-- Requirement --
Rewrite the listing below as a numbered list with one entry per line, skipping blank lines and leaving out the pictures.

-- Information shown --

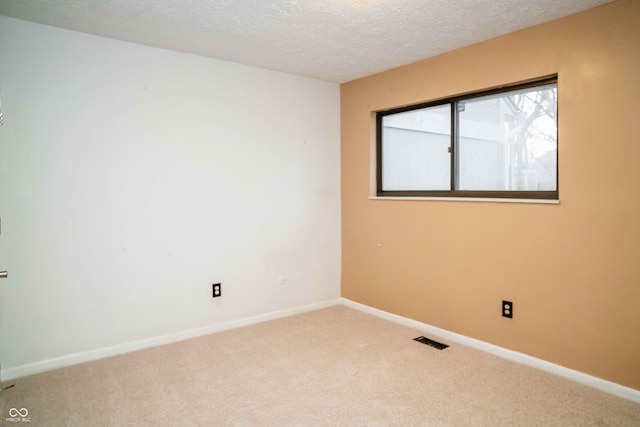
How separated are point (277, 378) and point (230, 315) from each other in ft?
3.62

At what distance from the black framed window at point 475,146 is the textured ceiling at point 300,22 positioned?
1.61ft

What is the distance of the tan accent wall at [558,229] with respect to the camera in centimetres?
232

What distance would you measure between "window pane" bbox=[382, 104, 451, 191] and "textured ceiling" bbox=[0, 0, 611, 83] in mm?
570

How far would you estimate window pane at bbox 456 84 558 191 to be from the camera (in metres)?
2.76

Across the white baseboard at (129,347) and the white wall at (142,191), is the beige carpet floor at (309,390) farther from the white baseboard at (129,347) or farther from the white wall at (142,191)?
the white wall at (142,191)

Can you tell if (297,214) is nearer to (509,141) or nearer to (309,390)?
(309,390)

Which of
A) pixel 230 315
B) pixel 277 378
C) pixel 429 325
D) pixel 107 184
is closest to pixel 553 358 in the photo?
pixel 429 325

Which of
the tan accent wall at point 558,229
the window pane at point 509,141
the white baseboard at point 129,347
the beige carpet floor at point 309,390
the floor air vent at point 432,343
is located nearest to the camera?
the beige carpet floor at point 309,390

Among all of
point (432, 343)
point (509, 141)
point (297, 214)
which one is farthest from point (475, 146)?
Result: point (297, 214)

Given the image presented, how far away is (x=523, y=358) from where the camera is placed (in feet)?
9.18

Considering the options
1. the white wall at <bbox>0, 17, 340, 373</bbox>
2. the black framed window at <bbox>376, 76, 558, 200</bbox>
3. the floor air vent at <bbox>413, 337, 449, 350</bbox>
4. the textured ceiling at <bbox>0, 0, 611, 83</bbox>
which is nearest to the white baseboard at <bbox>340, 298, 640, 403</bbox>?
the floor air vent at <bbox>413, 337, 449, 350</bbox>

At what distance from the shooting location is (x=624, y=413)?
2172mm

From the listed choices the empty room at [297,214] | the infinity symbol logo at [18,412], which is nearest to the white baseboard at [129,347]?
the empty room at [297,214]

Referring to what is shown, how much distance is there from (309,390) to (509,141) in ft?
7.40
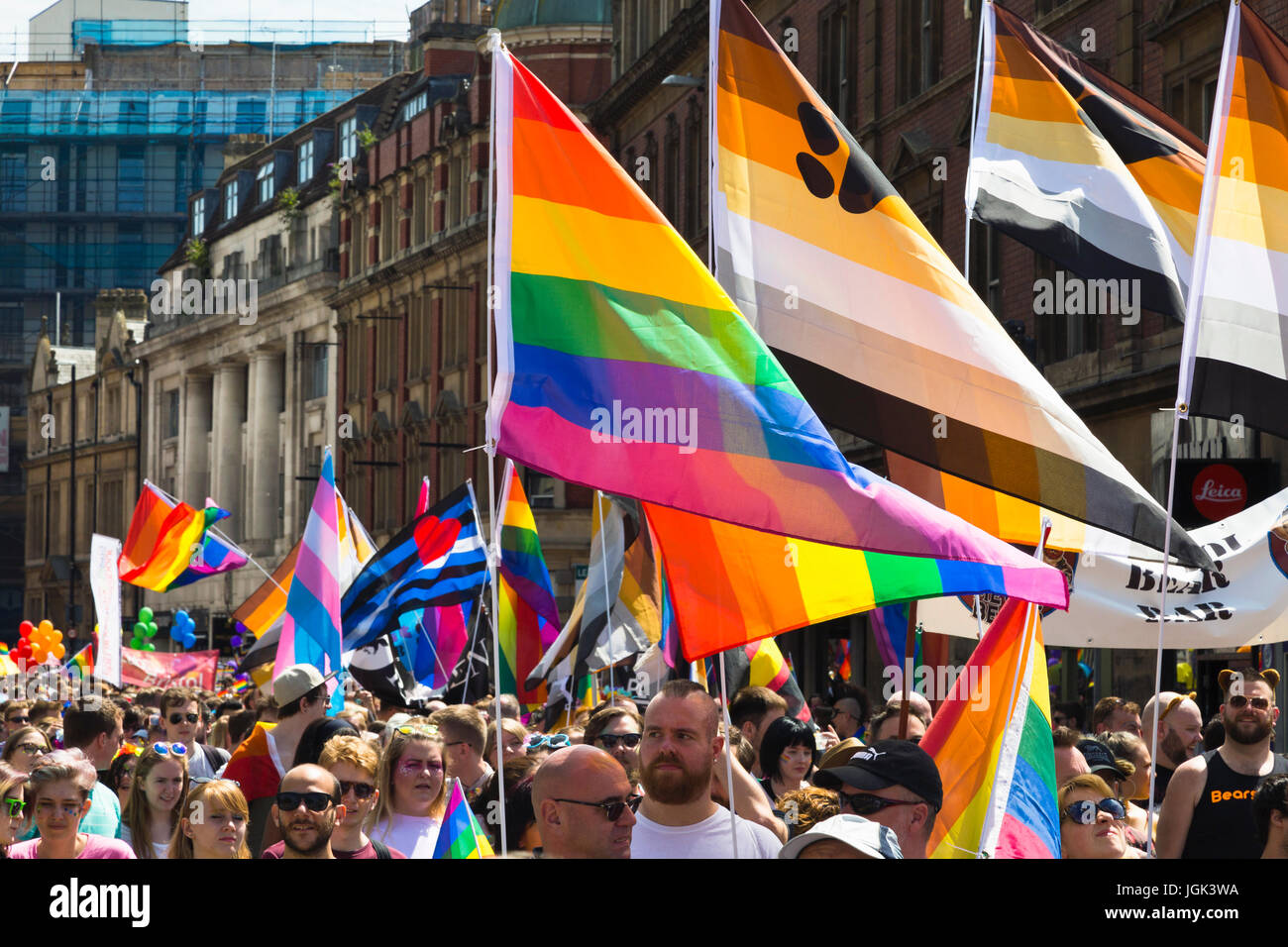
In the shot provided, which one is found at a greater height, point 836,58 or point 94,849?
point 836,58

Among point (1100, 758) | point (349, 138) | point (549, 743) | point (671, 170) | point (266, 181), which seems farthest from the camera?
point (266, 181)

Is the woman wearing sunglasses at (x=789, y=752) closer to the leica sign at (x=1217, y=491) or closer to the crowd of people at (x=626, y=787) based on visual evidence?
the crowd of people at (x=626, y=787)

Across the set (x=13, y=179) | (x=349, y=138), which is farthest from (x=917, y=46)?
(x=13, y=179)

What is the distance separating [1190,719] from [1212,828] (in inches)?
102

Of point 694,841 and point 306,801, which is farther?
point 306,801

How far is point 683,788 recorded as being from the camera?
229 inches

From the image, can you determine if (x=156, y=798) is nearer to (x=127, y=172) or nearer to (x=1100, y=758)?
(x=1100, y=758)

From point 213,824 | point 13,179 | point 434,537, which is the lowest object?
point 213,824

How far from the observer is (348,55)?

-- Answer to this exercise --
1. How separated are point (277, 378) and point (230, 315) from each other in ft?
2. 3.62
3. At what distance from the black framed window at point 475,146 is the textured ceiling at point 300,22 positioned?
4. 1.61ft
5. What is the distance of the tan accent wall at [558,229] with respect to the camera in centimetres?
6. 232
7. What distance would you measure between "window pane" bbox=[382, 104, 451, 191] and "textured ceiling" bbox=[0, 0, 611, 83] in mm?
8. 570
9. How far would you estimate window pane at bbox 456 84 558 191 to be from the camera (in metres)?
10. 2.76
11. Across the white baseboard at (129,347) and the white wall at (142,191), is the beige carpet floor at (309,390) farther from the white baseboard at (129,347) or farther from the white wall at (142,191)?
12. the white wall at (142,191)
13. Can you tell if (297,214) is nearer to (509,141) or nearer to (309,390)?
14. (309,390)
15. Which of
16. A) pixel 230 315
17. B) pixel 277 378
18. C) pixel 429 325
19. D) pixel 107 184
20. is closest to pixel 553 358 in the photo?
21. pixel 429 325
22. Which of
23. the tan accent wall at point 558,229
24. the window pane at point 509,141
25. the white baseboard at point 129,347
26. the beige carpet floor at point 309,390
27. the floor air vent at point 432,343
28. is located nearest to the camera?
29. the beige carpet floor at point 309,390
30. Among all of
31. point (432, 343)
32. point (509, 141)
33. point (297, 214)
34. which one is farthest from point (475, 146)?
35. Result: point (297, 214)
36. Given the image presented, how far away is (x=523, y=358) from where the camera is placed (in feet)?
37. 9.18
38. Considering the options
39. 1. the white wall at <bbox>0, 17, 340, 373</bbox>
40. 2. the black framed window at <bbox>376, 76, 558, 200</bbox>
41. 3. the floor air vent at <bbox>413, 337, 449, 350</bbox>
42. 4. the textured ceiling at <bbox>0, 0, 611, 83</bbox>
43. which is nearest to the white baseboard at <bbox>340, 298, 640, 403</bbox>?
44. the floor air vent at <bbox>413, 337, 449, 350</bbox>
45. At what distance from the shooting location is (x=624, y=413)?
46. 2172mm
47. From the listed choices the empty room at [297,214] | the infinity symbol logo at [18,412], which is nearest to the white baseboard at [129,347]?
48. the empty room at [297,214]
49. Referring to what is shown, how much distance is there from (309,390) to (509,141) in ft?
50. 7.40
51. In the shot provided, which one is found at a greater height, point 836,58 or point 94,849?
52. point 836,58
53. Among point (1100, 758) | point (349, 138) | point (549, 743) | point (671, 170) | point (266, 181), which seems farthest from the camera?
54. point (266, 181)
55. Is the woman wearing sunglasses at (x=789, y=752) closer to the leica sign at (x=1217, y=491) or closer to the crowd of people at (x=626, y=787) based on visual evidence?
56. the crowd of people at (x=626, y=787)
57. Across the set (x=13, y=179) | (x=349, y=138), which is farthest from (x=917, y=46)?
58. (x=13, y=179)
59. What is the distance separating [1190,719] from [1212,828] (in inches)?
60. 102
61. Of point 694,841 and point 306,801, which is farther?
62. point 306,801
63. How far is point 683,788 recorded as being from the camera?
64. 229 inches
65. From the image, can you determine if (x=156, y=798) is nearer to (x=127, y=172) or nearer to (x=1100, y=758)?
66. (x=1100, y=758)
67. From point 213,824 | point 13,179 | point 434,537, which is the lowest object?
68. point 213,824
69. How far from the observer is (348,55)?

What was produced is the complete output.